We are now modifying the touchesBegan:withEvent: method of our custom UIView subclass. There is no default implementation yet, so we get the IMP from UIResponder and then manually call this. Imagine if at some later point, somebody else would swizzle touchesBegan:withEvent: on UIView directly using the same technique. Assuming UIView has no custom touch handling code, they would get the IMP from UIResponder and add a new method to UIView. But then our method gets called, which already captured the IMP of UIResponder and completely ignores the fact that we modified UIView as well.

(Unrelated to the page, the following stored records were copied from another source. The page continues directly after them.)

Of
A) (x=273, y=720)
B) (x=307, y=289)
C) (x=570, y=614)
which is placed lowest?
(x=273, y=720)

Perhaps I’m missing something, but it seems like it would be possible to exchange the method implementations. When you need to call the old method, use the new selector to fetch the old IMP. Then call the old IMP passing in the old selector. Then the old method would still receive its expected selector, and you would still be safe if other code swizzles the same method.

iOS 8 Privacy Updates

Luis Abreu:

The latest updates to iOS 8 and OS X Yosemite introduce some very welcomed changes to the way Security and Privacy is dealt with on these platforms and may serve as an inspiration for others.

I’ve gathered this information by watching over 17 hours of WWDC 2014 sessions and carefully reviewing, analyzing what was said, and writing a huge number of notes on Security, Privacy, UX and other areas which I will be publishing here in the coming weeks.

[…]

As a side note: you can now direct the user directly to the applications’s privacy controls in iOS Settings from your app without having to display step-by-step instructions for the user to follow.

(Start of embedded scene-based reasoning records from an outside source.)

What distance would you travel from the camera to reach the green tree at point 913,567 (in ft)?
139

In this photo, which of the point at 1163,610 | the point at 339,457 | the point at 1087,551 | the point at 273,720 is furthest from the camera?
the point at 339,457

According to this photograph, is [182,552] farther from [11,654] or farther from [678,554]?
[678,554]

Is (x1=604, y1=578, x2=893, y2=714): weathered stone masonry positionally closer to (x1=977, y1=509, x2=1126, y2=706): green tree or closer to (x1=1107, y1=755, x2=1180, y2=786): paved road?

Sounds like this sort of guidance won’t be as necessary.

Facebook Big Likes

Paul Kafasis:

Alas, Facebook Messenger 6.1 has already been released, and it obliterates all reference to version 6’s revolutionary upgrades. Let this post serve as a testament to the ingenuity on display at Facebook, in the form of “Big Likes”.

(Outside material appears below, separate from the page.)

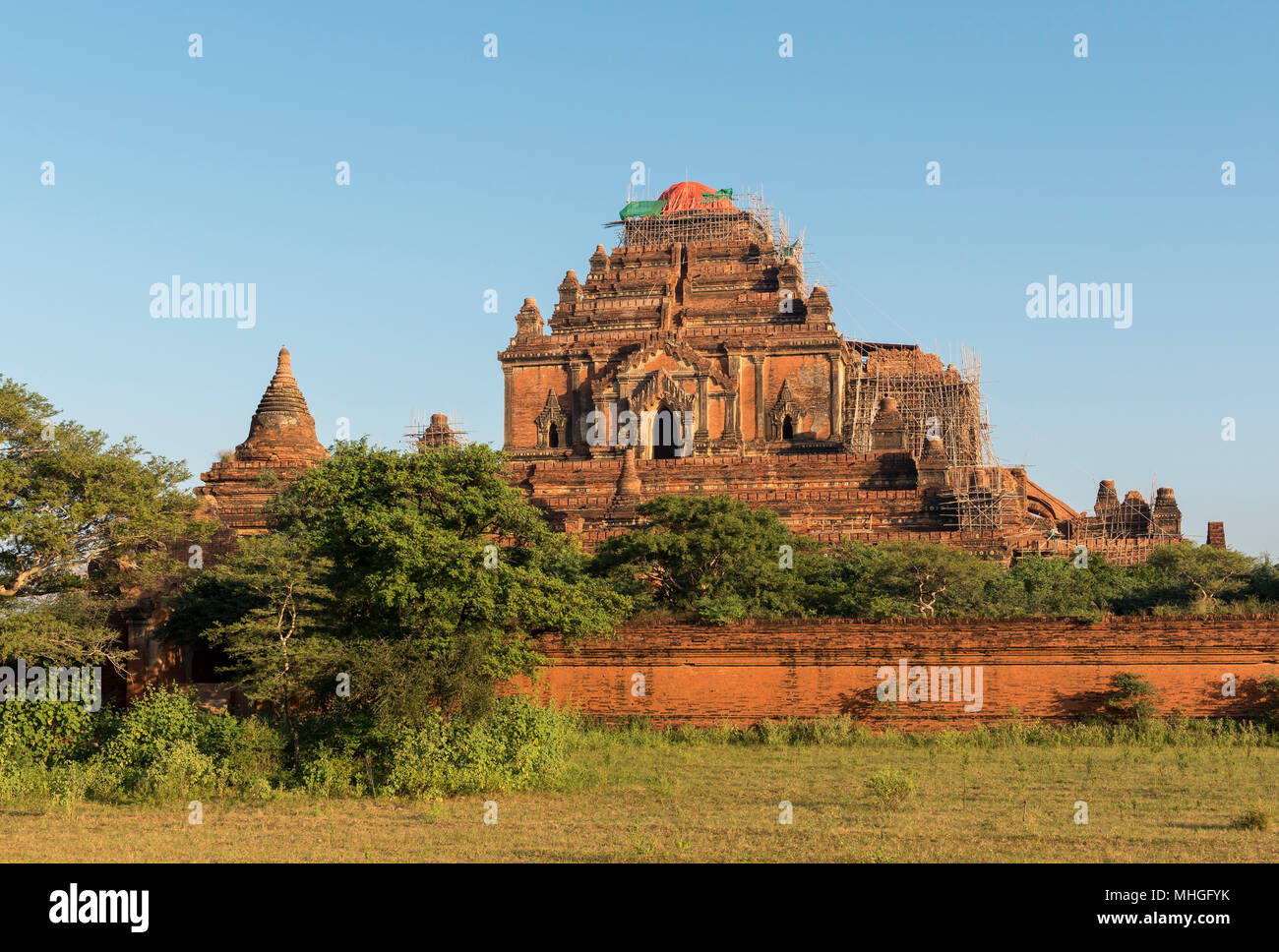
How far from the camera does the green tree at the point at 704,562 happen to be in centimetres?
2694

iCloud Drops Support for Third-Party AIM Clients

Dan Moren:

Thanks to enhanced security that Apple has put in place as of July 1, folks with those specific [mac.com/me.com/icloud.com] usernames can no longer connect to the AIM service with clients other than Messages running on OS X 10.7.2 or later.

[…]

If you don’t want to upgrade your version of OS X or switch to Messages, your alternative is to create a new AIM account. Of course, that requires that you re-construct your buddy list, which may be a not insignificant amount of work.